Competing interests: The authors declare no competing interests.

Figures

Fig. 1
Fig. 1. Proteogenomic Landscape of Lung Adenocarcinomas Manifested as Subsolid Nodules.
A Radiological and histological developmental stages from lung preneoplasia to invasive adenocarcinoma (IAC) manifested as subsolid nodules. From left to right, adenocarcinoma in situ (AIS), minimally invasive adenocarcinoma (MIA) and IAC in that order. Each image is representative of 17 AIS, 24 MIA, and 25 IAC. Scale bar, 50 μm. B Histogram showed the multi-platform data and clinical profiles in this study. White gaps in the schematic represent missing data. CE The number of the identified proteins, phosphosites, and glycopeptides per tumor sample and paired normal adjacent tissue (NAT). F A scatter plot showing the number of glycans identified per glycoprotein versus. the number of glycosites identified for that protein. An y = x line is shown in gray to provide an eye guide for proteins that had a particularly high number of glycans relative to the number of glycosites identified. G Distribution of the number of glycosites per glycoprotein identified. H Distribution of the number of different glycans seen at a given glycosite. I The genomic profiles grouped by histologic stages. bottom: clinical profiles of the patients. Mutation types are demonstrated by a bar plot in the right panel. J Mutational burden. Each dot represents the mutational burden in each tumor (p values were calculated by the two-sided Wilcoxon test). (AIS, n = 17; MIA, n = 24, IAC, n = 25). p = 0.31, AIS versus MIA; p = 0.58, MIA versus IAC; p = 0.2, AIS versus IAC. In the box plot, the center line represents the median, and the box bounds represent the inter-quartile range.
Fig. 2
Fig. 2. Connecting Driver Mutations to Proteome, Phosphoproteome, glycoproteome and Pathways.
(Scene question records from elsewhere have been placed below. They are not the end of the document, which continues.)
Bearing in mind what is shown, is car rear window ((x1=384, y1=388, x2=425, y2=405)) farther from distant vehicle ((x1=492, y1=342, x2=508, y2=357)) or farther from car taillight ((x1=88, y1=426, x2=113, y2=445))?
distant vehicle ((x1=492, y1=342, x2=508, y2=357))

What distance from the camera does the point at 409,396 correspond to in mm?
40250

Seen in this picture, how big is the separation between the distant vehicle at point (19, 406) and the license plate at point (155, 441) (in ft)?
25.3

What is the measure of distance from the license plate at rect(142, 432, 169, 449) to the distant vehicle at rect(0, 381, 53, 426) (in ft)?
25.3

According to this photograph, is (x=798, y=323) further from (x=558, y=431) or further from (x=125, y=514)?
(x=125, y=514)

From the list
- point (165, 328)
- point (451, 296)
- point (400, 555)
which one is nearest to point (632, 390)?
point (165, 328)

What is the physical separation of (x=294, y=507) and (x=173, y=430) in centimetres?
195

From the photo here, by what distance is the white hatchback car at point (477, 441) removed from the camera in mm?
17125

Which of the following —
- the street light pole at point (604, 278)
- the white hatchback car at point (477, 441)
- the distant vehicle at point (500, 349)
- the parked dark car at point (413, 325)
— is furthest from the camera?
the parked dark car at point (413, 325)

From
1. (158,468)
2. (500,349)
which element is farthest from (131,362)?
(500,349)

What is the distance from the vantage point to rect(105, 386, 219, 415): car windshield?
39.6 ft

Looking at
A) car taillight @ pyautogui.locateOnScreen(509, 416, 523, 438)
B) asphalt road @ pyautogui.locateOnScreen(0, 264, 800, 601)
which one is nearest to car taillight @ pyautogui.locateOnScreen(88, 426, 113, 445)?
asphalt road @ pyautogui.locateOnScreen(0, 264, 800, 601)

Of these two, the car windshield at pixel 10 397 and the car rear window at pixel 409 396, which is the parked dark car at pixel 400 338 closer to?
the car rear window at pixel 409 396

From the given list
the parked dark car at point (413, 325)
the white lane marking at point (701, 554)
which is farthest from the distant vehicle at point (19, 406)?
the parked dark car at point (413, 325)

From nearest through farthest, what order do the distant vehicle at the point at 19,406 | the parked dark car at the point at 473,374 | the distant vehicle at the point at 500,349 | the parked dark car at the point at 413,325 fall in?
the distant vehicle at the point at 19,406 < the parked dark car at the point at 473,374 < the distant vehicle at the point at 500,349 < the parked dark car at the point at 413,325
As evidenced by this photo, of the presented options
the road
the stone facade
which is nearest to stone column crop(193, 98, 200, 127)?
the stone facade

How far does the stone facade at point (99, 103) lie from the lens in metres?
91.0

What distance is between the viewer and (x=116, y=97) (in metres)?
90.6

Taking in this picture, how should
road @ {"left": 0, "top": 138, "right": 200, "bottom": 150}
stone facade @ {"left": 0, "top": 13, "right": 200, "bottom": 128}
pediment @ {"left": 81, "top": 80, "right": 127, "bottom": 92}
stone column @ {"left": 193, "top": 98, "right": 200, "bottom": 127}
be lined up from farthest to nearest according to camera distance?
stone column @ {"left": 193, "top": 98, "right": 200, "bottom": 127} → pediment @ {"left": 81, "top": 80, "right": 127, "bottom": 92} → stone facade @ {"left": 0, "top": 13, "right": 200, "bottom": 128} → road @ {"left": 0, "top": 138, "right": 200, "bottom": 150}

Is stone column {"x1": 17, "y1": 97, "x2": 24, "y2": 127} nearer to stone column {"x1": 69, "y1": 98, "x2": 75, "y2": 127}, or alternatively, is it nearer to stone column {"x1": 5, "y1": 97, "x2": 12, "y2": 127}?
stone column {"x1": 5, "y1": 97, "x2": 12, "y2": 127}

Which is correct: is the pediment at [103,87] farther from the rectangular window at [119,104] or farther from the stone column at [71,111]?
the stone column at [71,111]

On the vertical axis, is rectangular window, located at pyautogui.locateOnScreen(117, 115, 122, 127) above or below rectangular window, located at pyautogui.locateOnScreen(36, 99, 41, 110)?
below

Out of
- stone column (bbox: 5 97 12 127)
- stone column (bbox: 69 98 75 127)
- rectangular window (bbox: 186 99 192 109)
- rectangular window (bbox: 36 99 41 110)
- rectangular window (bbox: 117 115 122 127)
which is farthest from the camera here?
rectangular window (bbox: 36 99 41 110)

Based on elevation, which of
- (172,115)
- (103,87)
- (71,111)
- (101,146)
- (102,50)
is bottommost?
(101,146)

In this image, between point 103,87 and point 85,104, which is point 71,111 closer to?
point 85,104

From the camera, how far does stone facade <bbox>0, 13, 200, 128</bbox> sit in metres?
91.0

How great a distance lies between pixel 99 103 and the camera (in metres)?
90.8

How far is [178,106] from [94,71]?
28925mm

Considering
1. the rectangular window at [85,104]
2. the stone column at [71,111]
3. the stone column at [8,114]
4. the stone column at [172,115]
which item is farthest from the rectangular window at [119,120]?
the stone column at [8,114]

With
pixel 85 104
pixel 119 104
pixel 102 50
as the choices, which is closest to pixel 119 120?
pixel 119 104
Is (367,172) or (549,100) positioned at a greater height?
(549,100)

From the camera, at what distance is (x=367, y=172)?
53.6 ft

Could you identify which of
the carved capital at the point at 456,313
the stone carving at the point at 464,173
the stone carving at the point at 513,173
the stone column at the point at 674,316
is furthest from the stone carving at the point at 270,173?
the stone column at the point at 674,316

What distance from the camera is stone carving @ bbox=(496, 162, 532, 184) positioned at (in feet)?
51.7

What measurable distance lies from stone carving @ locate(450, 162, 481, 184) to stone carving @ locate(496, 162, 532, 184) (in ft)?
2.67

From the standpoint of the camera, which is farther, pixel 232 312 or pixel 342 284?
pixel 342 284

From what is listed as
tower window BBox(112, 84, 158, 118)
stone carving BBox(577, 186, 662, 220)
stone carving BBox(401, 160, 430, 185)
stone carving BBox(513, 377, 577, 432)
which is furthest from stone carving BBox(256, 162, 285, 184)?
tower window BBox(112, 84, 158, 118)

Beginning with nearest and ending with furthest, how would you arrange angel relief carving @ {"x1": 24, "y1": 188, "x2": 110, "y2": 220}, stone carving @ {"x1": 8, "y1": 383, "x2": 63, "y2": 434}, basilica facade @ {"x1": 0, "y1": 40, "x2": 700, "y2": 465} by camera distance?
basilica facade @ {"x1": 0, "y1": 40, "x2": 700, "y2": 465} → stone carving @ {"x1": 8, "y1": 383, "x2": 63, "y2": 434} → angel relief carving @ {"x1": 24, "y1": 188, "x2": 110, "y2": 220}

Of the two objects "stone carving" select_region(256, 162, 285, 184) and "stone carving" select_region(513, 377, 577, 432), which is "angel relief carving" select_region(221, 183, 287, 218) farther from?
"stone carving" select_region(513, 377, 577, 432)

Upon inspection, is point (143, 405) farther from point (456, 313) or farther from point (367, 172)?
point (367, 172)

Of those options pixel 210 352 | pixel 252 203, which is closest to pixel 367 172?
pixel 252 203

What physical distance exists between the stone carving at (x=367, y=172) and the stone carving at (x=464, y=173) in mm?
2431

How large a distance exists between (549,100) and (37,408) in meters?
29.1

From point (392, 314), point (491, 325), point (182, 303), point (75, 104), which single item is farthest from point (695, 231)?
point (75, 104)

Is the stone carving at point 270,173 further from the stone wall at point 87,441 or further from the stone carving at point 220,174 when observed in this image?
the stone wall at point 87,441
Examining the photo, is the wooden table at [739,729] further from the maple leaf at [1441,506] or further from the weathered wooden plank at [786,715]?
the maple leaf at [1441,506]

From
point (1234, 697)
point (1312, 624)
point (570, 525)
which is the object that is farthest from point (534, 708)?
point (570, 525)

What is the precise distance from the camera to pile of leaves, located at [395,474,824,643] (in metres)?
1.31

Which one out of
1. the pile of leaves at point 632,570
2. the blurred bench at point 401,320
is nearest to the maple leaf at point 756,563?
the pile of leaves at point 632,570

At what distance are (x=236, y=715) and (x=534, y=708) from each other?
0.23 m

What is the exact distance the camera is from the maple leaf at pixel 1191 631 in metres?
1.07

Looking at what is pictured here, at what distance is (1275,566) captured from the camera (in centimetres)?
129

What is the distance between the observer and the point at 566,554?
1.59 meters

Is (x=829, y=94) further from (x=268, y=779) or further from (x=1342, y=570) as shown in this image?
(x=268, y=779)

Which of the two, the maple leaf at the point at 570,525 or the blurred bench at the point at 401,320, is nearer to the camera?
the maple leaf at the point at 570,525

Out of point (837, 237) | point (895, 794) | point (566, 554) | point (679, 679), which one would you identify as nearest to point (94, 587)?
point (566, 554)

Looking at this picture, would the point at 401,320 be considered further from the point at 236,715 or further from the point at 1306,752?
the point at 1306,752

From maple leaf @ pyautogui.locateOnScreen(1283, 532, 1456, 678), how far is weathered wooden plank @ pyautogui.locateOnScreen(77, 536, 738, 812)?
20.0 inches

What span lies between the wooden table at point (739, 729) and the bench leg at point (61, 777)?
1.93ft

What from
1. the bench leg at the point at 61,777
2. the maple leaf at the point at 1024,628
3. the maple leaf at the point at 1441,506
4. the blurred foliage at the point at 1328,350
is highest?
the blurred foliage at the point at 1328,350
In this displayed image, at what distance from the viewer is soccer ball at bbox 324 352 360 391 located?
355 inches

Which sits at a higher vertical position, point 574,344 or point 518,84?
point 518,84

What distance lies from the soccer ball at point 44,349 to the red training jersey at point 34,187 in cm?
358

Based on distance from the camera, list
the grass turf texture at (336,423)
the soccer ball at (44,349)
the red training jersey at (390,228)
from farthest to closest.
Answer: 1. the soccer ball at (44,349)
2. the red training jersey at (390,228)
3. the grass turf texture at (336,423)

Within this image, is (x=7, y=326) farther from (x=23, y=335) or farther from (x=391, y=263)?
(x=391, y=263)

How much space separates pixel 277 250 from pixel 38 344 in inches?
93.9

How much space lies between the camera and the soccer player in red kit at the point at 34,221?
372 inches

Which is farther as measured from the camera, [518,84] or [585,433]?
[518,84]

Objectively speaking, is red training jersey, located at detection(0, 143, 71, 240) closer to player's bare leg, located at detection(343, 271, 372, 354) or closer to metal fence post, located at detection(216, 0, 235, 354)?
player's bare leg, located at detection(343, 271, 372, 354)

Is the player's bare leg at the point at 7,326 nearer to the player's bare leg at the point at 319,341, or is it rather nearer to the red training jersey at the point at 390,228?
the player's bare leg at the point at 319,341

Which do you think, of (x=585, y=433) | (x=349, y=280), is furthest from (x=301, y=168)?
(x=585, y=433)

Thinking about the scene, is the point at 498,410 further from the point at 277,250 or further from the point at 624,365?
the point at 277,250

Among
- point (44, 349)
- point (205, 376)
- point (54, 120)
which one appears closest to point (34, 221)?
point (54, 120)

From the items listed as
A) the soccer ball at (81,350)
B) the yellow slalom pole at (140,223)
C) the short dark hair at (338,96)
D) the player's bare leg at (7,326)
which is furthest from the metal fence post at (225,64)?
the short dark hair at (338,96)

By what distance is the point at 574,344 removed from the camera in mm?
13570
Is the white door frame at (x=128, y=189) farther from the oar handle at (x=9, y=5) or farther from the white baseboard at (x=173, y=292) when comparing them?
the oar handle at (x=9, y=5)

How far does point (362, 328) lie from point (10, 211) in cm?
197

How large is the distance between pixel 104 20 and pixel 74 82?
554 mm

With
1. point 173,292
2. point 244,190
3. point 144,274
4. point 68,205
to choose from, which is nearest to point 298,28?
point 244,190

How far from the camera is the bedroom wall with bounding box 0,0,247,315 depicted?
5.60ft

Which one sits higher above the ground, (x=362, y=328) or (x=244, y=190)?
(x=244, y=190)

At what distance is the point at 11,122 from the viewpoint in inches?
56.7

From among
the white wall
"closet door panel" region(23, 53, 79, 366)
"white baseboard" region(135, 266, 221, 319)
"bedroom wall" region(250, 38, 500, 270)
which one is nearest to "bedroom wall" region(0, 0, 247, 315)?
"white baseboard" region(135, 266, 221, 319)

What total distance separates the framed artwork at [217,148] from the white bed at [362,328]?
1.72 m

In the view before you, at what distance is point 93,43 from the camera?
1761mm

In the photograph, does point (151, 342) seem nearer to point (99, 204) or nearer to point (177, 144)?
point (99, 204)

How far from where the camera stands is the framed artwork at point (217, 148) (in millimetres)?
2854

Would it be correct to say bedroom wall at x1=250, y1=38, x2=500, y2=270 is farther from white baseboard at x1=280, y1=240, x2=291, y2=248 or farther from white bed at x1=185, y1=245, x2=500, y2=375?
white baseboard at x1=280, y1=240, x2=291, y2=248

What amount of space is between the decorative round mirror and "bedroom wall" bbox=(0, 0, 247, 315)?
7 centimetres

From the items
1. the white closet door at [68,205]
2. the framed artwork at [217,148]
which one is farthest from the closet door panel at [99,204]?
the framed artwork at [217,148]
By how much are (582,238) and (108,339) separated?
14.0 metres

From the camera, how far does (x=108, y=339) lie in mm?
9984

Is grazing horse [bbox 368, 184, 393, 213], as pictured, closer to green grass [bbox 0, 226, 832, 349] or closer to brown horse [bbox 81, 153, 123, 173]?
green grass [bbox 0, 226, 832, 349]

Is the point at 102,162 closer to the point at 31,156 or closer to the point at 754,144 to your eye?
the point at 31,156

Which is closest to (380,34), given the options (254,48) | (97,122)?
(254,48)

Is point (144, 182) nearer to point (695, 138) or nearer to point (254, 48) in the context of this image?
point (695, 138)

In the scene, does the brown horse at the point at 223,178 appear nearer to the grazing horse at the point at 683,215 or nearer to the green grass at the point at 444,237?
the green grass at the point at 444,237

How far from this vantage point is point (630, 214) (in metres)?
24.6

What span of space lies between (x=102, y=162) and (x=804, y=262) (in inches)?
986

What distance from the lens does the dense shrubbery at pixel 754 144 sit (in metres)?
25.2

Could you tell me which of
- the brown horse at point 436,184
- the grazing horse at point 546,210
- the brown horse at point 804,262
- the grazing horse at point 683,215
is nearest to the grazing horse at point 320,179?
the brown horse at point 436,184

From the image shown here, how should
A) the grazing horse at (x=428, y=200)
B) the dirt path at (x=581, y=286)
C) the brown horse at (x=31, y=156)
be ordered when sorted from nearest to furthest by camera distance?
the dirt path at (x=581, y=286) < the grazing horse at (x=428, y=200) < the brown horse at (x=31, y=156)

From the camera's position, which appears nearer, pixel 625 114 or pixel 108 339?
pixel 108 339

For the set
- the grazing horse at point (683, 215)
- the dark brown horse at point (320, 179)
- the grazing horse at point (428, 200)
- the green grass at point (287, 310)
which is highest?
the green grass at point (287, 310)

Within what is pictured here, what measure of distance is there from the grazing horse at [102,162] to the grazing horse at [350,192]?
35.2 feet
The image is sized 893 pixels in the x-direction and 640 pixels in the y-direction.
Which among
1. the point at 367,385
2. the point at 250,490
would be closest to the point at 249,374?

AC Significant (FDR < 0.05, Wilcoxon rank-sum test) cis and trans effects of selected mutations (x axis) on the expression of cancer-associated proteins (A), phosphorylation (B) and glycosylation (C). (n = 66). D SHP2 phosphorylation levels in the EGFR mutant cell line (PC-9) and EGFR wild type cell lines (A549, NCI-H226, and NCI-H1730). (n = 3). E Box plots showing phosphorylation of PTPN11 Y62 and glycosylation of SUSD2 N494 in EGFR mutant and wild type (WT) samples in the progression from AIS to IAC. A two-sided Wilcoxon rank-sum test was used. (AIS, n = 17; MIA, n = 24, IAC, n = 25). PTPN11 Y62: p = 0.077 (AIS), p = 0.043 (MIA), p = 0.015 (IAC). SUSD2 N494_N75: p = 0.156 (AIS), p = 0.036 (MIA), p = 0.733 (IAC). SUSD2 N494_N31: p = 0.509 (AIS), p = 0.049 (MIA), p = 0.34 (IAC). In the box plot, the center line represents the median, and the box bounds represents the inter-quartile range.
Fig. 3
Fig. 3. Multi-omics Analysis of Lung Adenocarcinomas for Therapeutic Intervention and Early Detection.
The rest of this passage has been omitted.